Un momento dello spettacolo © Brescia-Amisano
Un momento dello spettacolo 
© Brescia-Amisano

Se l’idea di partenza è consistente, la realizzazione appare a tratti manchevole. Convivono fin troppe sollecitazioni: il coro come occhio esterno alla vicenda sembra citare certi Verdi “risorgimentali” di Ronconi, il candido Carlo VII trasformato in statua dorata discende forse dal Principe Felice di Oscar Wilde, i diavolacci rientrano in un trash postmoderno, l’abbondante uso di proiezioni semplifica ma non risolve. Suggestivo, invece, l’uso incombente e deformato delle ombre, tra l’altro funzionale nell’evocare un inconscio romantico ancora ignaro di psicanalisi; e se tanto Schiller quanto Verdi fanno morire Giovanna in battaglia, negandole la catarsi del rogo, questa regia con un bel colpo di teatro gliela restituisce: ovviamente attraverso l’ennesimo sogno voluttuoso e masochistico della protagonista. 

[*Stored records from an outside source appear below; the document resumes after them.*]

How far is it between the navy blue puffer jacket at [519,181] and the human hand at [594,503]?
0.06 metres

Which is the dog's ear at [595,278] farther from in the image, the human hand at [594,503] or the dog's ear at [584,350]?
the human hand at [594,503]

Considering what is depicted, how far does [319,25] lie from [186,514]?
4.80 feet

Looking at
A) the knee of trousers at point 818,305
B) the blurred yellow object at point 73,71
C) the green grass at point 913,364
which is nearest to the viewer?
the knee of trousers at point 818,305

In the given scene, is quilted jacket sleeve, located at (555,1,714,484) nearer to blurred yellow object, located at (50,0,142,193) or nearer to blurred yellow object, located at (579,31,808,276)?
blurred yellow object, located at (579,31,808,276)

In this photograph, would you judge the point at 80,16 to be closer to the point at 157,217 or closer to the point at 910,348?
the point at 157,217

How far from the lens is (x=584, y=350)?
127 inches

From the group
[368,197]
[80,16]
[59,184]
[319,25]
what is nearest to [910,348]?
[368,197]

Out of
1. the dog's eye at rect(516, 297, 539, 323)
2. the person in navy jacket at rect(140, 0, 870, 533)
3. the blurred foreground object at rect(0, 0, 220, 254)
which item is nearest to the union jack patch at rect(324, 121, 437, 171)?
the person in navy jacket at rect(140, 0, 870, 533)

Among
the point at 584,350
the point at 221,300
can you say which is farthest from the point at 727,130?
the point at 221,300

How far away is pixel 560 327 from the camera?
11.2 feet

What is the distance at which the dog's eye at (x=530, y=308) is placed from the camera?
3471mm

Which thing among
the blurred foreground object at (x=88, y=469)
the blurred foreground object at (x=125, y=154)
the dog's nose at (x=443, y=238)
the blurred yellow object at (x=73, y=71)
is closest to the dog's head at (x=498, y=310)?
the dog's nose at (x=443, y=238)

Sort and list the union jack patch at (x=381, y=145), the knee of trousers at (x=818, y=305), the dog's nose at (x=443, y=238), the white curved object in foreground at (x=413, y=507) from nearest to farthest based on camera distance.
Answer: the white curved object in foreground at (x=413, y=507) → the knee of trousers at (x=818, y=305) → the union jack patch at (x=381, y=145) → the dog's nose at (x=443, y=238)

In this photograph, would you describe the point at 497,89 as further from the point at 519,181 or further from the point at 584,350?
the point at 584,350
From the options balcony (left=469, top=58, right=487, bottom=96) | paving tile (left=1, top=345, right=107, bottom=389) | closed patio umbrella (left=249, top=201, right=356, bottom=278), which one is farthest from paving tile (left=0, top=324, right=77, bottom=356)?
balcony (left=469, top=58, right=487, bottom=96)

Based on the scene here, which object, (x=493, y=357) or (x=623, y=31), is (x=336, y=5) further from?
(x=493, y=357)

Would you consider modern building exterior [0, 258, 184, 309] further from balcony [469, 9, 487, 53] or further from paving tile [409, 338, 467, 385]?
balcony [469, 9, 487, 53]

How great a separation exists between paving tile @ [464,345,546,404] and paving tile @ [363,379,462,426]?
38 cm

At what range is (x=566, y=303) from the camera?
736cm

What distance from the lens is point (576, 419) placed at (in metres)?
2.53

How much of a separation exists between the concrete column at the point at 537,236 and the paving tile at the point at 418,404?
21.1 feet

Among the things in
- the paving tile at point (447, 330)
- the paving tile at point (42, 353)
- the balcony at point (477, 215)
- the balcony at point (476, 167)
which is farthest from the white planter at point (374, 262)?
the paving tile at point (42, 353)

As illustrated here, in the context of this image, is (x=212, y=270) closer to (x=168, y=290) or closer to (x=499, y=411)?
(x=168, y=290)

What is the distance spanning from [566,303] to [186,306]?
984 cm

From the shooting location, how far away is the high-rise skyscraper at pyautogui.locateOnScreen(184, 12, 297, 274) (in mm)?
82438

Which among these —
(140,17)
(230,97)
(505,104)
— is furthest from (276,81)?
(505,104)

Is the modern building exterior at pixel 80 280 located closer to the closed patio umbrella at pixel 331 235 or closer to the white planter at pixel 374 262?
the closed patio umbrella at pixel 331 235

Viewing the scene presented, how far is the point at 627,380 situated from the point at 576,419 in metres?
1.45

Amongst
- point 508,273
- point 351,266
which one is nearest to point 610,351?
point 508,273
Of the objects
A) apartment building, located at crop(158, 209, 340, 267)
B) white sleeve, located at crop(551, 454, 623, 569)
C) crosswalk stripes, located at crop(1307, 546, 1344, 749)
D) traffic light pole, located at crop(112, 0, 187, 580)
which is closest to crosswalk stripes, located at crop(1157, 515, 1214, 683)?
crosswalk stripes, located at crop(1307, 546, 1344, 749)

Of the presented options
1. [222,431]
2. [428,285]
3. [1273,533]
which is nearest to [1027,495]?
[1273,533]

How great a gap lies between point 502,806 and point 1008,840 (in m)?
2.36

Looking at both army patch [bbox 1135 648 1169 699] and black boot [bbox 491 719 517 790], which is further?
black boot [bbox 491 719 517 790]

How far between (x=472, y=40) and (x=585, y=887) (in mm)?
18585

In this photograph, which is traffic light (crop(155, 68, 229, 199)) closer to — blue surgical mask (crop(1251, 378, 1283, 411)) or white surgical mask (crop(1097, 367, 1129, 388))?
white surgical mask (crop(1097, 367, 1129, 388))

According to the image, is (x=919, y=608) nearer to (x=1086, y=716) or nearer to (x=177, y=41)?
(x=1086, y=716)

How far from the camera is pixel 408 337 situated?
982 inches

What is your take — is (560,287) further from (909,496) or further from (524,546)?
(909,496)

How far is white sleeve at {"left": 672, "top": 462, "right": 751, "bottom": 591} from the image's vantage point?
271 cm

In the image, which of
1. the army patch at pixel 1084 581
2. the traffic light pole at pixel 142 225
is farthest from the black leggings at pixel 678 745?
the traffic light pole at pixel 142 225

Anna Netrebko è una Giovanna d’Arco molto compenetrata, sul piano scenico, nel personaggio ridisegnato dai due registi. Le cose funzionano meno sul fronte vocale: per la scarsa icasticità di una dizione criptica e, soprattutto, un’emissione oltremodo “pompata”, che la porta a un registro acuto voluminoso ma talvolta scompaginato, sonorità gravi spesso intubate e sparse disomogeneità. Cresce comunque nel corso dello spettacolo: almeno in dirittura di arrivo, la sicurezza dell’interprete prevale sui limiti della cantante. Al contrario, Francesco Meli – voce baciata dalla natura, ma tutt’altro che governata al millimetro – delude sulla distanza: la bellezza timbrica, dopo un po’, non fa dimenticare certe inavvertenze musicali (l’intonazione, soprattutto quando scende, e l’appiombo ritmico non sono adamantini), forse evidenziate da una serata in cattiva forma.

Devid Cecconi, a sua volta, porta il peso di una fonazione come infossata, che impedisce alla voce di espandersi, penalizzandolo soprattutto laddove Verdi si affida allo stile “grandioso” (una prescrizione che, qui come per altri baritoni primoverdiani, ricorre esplicitamente in partitura). Il fraseggiatore, invece, è di buona linea: scabra ma non priva di nobiltà, più sulla falsariga dei primi interpreti della fugace Giovanna d’Arco renaissance degli anni Cinquanta (Panerai, Savarese) che su quella lirico-patetica di Milnes e Bruson. E avere un basso come Dmitry Beloselskiy nel minuscolo ruolo di Talbot è, da parte della Scala, una prova di grandeur ai limiti dello scialo: anche se poi, nelle poche battute riservate al personaggio, si sente lontano un miglio d’aver di fronte una voce niente affatto comprimariale.